**Extract provided:**
- Head coach: Vito Kubilus (player-coach; 1–11) Bill Brownell (player-coach; 2–4)
- Owner: Chase Brass
- Arena: Public Auditorium Euclid Shore High School (Late season games) Notre Dame-Cathedral Latin School (Playoffs)

Results
- Record: 3–15 (.167)
- Playoff finish: Lost NBL Semifinals to Fort Wayne Zollner Pistons, 2–0

= 1943–44 Cleveland Chase Brassmen season =

NBL professional basketball team season

The 1943–44 Cleveland Chase Brassmen season was the first and technically only season of the Cleveland Chase Brassmen playing in the United States' National Basketball League (NBL), which would also be the seventh year the NBL itself existed. However, if one were to count the seasons where they played as the Cleveland Chase Copper Brass team in the Amateur Athletic Union starting as early as 1935 back when the NBL technically first began as the Midwest Basketball Conference, then this would officially be their ninth season of overall play. The Cleveland Chase Brassmen franchise would get themselves promoted from the Amateur Athletic Union to the NBL (changing their team name from the Cleveland Chase Copper Brass team name they originally had in the process) in order to help ensure that the NBL would even play another season with four teams again after they previously played their prior season with only four teams for a majority of their season earlier on and one of those teams that season in the Chicago Studebaker Flyers (a team the Chase Brassmen did not take their history from despite some claims made at one point in time) left the league early that offseason period.

**Direction:**
Go on with the article on the 1943–44 Cleveland Chase Brassmen season from the point where it stops.

**Extracted data:**
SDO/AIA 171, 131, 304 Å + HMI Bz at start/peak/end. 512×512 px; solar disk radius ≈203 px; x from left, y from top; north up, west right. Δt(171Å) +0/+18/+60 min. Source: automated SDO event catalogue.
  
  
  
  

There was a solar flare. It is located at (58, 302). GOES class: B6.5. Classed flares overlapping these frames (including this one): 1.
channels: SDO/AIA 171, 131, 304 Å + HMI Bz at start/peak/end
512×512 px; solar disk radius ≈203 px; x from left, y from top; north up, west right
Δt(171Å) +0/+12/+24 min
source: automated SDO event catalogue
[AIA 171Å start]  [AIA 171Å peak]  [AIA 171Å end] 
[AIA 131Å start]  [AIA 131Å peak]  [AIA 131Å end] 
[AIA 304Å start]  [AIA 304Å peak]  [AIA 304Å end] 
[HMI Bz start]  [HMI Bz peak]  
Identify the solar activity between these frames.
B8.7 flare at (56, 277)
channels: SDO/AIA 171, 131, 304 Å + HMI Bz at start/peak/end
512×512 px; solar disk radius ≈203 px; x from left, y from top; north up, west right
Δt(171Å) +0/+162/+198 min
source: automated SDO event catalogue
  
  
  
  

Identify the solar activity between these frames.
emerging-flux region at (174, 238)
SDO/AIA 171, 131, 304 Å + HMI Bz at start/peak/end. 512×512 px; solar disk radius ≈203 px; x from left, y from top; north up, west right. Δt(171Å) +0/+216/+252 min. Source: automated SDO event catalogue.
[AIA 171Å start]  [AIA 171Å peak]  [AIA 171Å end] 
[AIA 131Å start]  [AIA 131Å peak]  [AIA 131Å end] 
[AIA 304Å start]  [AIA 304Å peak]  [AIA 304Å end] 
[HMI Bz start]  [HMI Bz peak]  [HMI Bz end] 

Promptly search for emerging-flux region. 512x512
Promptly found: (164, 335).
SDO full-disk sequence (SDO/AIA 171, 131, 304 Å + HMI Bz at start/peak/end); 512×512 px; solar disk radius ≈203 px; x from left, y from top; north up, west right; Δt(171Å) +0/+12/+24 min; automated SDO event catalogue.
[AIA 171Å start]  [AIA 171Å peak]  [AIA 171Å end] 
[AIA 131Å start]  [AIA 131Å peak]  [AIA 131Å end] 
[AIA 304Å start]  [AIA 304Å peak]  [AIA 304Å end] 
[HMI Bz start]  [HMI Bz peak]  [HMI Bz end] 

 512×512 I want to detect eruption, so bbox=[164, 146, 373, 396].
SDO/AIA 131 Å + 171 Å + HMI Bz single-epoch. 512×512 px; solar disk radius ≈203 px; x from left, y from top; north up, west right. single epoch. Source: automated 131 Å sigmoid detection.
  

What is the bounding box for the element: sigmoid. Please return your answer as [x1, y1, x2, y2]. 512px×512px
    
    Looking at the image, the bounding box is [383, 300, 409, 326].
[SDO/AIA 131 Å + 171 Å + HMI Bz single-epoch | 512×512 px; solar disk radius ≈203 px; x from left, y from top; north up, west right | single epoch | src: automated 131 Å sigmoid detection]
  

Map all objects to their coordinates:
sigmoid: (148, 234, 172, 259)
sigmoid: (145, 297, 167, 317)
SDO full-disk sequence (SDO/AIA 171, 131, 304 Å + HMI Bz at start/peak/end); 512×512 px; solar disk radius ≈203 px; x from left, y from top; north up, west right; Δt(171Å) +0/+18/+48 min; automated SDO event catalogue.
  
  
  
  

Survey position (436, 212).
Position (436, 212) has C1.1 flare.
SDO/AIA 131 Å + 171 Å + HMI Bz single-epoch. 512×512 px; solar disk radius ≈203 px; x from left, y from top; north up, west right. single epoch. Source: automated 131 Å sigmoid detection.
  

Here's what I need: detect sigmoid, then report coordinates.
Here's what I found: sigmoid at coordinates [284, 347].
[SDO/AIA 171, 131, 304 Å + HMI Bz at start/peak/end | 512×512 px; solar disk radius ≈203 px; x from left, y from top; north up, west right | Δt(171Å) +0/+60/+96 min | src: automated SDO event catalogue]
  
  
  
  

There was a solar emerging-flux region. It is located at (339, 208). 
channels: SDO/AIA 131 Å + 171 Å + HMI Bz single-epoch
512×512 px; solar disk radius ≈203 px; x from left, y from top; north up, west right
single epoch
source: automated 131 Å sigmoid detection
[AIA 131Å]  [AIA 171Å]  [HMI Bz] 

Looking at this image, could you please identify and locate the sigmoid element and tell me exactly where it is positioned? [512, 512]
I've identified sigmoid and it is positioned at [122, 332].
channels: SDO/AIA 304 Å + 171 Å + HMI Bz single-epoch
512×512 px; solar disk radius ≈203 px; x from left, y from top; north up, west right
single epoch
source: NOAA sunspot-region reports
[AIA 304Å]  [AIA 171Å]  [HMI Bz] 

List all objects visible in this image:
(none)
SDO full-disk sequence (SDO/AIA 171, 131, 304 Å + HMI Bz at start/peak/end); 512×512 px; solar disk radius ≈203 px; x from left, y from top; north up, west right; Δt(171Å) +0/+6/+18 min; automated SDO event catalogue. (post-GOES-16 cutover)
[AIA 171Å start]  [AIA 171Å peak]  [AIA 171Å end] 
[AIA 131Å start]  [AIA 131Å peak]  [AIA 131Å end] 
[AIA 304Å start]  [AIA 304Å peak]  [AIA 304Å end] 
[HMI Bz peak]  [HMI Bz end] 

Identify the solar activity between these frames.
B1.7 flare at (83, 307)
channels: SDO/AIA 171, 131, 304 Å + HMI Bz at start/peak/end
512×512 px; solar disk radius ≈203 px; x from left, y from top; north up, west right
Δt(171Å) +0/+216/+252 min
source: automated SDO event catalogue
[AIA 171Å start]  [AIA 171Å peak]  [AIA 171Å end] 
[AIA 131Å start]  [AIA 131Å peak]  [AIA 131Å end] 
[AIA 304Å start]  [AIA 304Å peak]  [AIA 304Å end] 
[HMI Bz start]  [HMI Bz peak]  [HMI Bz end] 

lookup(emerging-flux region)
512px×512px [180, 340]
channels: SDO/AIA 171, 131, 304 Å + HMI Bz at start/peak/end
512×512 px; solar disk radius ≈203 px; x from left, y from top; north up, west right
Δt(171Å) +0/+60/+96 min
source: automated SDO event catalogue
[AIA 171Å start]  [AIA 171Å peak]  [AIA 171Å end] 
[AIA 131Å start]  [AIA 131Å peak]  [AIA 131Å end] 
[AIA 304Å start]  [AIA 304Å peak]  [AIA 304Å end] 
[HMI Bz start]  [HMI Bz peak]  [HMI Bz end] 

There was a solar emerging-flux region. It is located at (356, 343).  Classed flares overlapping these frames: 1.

**The output:**
Despite the worthwhile intentions made by the NBL, however, their promotion would also showcase the Cleveland squad being a team that was a bit too above their heads in terms of how they'd perform as a professional basketball franchise after previously being an amateur franchise for years, despite the new addition of longtime New York Renaissance center Wee Willie Smith being on their team. While Cleveland ended the 1943 year with only one home win out of four games played against the Oshkosh All-Stars, they would only get two more home games won throughout the rest of the season (with the Chase Brassmen both switching head coach Vito Kubilus with Bill Brownell after their 12th game of the season and being the only NBL team to play 18 games this season when everyone else played the regular 22 games this season) to end the season with a 3–15 season (with all three of their victories being against the Oshkosh All-Stars). Despite Cleveland's poor record and uneven number of games played, the Chase Brassmen would make it to the 1944 NBL Playoffs (albeit by default) with Mel Riebe being the league's leading scorer, though they would end up getting swept by the eventual champion Fort Wayne Zollner Pistons in the semifinal round. After participating in the 1944 World Professional Basketball Tournament, Cleveland would return to the NBL, but they would change sponsorship ownership rights from the Chase Brass and Copper Company to the Allmen Transfer & Moving Company to have the team become the Cleveland Allmen Transfers for the rest of their existence going forward.

This season would also be notable for Mel Riebe making his professional basketball career debut after previously playing with the team in their days through the Amateur Athletic Union; he would later be named the NBL's Rookie of the Year and be a member of the All-NBL First Team there.

==Roster==
Please note that due to the way records for professional basketball leagues like the NBL and the ABL were recorded at the time, some information on both teams and players may be harder to list out than usual here.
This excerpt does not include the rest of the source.